Extend the article below on the Pentagon's climate-change report, starting after its last sentence.

__Excerpted text__.
-*-*-
The report "The Weather Report: 2010 to 2020" was prepared by the DOD's Office of Net Assessment, the Pentagon's in-house think tank headed by one of the Defense Department's in-house legends, 83-year-old Andrew Marshall.

The Office of Net Assessment's futurists have over the years successfully predicted the sudden fall of Soviet Union nearly a decade before it happened. The weather report prepared for the Office of Net Assessment by outside consultants indicates that the weather around the globe could change swiftly if glaciers around the world melt. The melting of the glaciers could disrupt ocean currents that transfer heat from the equator, leading to a series of changes that would make weather colder in the Northern Hemisphere and much warmer in the Southern Hemisphere.

Those changes would have harsh effects on crops, weather and water supplies that would elevate tensions in all parts of the globe. The growing season in North America, for example, would contract but the impact would be much greater in Russia and Europe, which could face food shortages. Tensions also would escalate in South Asia where competition between India, Pakistan, and China where summers would get hotter and winters colder, increasing the pressure on existing food supplies.

Green grab at report

The scenarios laid down in the Pentagon futurists’ report are different from some of those suggested by environmentalists, who have warned that the earth's climate faces dramatic changes from global warming.

Nonetheless, environmentalists immediately adopted the Pentagon Report because it offered new support for the thesis that the earth's climate is susceptible to sudden changes induced by man-made pollution — a view not widely held in the upper reaches of the Bush administration nor proven by science.

Meanwhile, former Vice President Al Gore criticized the Bush administration in a speech in New York last month for, in his view, ignoring the gathering environmental storm.
-*-*-
__Stored data__.
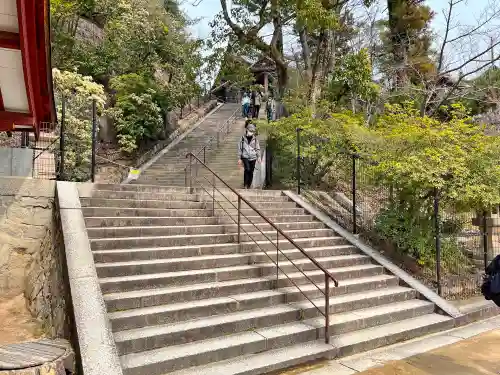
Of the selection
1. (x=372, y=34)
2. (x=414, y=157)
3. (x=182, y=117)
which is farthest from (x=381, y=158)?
(x=182, y=117)

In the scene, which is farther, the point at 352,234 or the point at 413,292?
the point at 352,234

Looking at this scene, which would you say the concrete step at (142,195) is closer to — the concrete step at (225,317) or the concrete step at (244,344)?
the concrete step at (225,317)

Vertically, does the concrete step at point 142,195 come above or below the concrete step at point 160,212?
above

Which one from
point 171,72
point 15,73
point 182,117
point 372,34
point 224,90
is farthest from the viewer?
point 224,90

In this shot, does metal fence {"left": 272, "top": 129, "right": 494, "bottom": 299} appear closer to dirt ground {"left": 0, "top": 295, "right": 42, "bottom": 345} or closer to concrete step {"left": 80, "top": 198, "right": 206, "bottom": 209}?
concrete step {"left": 80, "top": 198, "right": 206, "bottom": 209}

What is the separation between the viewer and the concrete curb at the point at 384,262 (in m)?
6.10

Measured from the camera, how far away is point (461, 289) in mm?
6922

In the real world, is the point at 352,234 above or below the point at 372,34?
below

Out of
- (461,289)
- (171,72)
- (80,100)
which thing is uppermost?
(171,72)

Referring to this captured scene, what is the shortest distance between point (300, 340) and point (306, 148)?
6.30m

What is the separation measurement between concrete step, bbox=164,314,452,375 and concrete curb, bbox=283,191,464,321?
0.37m

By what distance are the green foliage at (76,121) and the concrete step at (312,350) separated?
859 cm

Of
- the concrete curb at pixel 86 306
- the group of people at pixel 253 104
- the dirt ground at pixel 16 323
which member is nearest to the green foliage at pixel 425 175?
the concrete curb at pixel 86 306

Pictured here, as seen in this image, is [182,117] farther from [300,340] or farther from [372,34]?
[300,340]
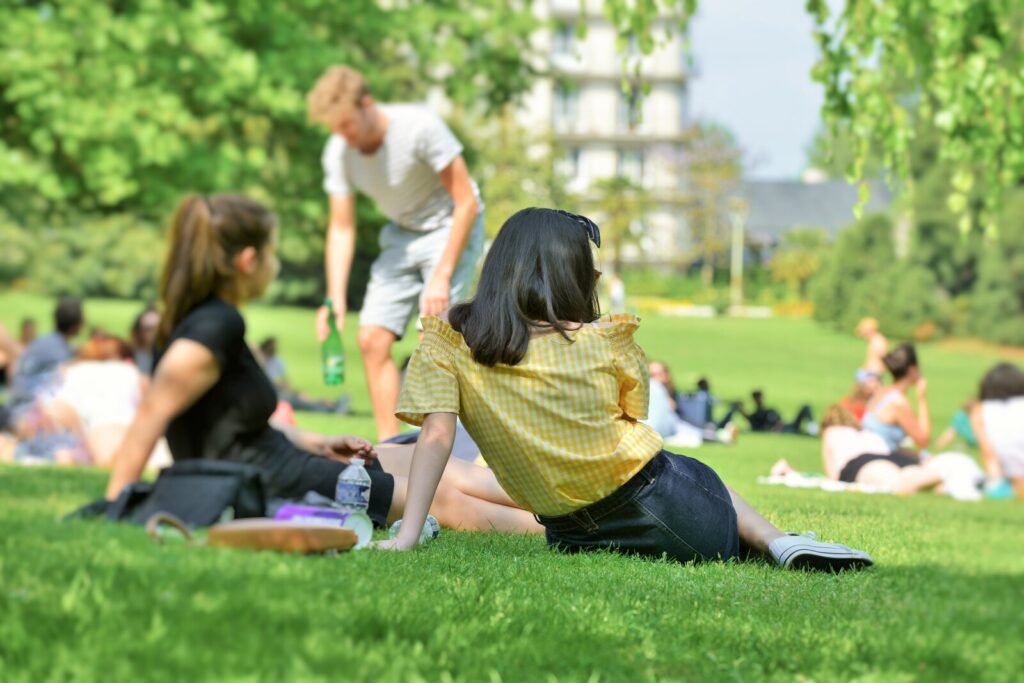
-*-*-
__Task result__.
"I don't think there is any longer any credible basis for doubting that the earth's atmosphere is heating up because of global warming," Gore said. "Yet in spite of the clear evidence available all around us, there are many who still do not believe that global warming is a problem at all," said Gore. "And wealthy right-wing ideologues have joined with the most cynical and irresponsible companies in the oil, coal, and mining industries to contribute large sums of money to finance pseudo-scientific front groups that specialize in sowing confusion in the public's mind about global warming," Gore said.

"They issue one misleading report after another, pretending that there is significant disagreement in the legitimate scientific community in areas where there is actually a broad-based consensus," added Gore, who suggested the energy companies have borrowed their tactics from the tobacco industry, which long fought claims that cigarettes cause health problems with pseudo-science.

Meanwhile, the global warming issue continues to hover over the automobile industry. Interest in fuel cells and hydrogen has steadily increased as the debate over global warming has continued to intensify.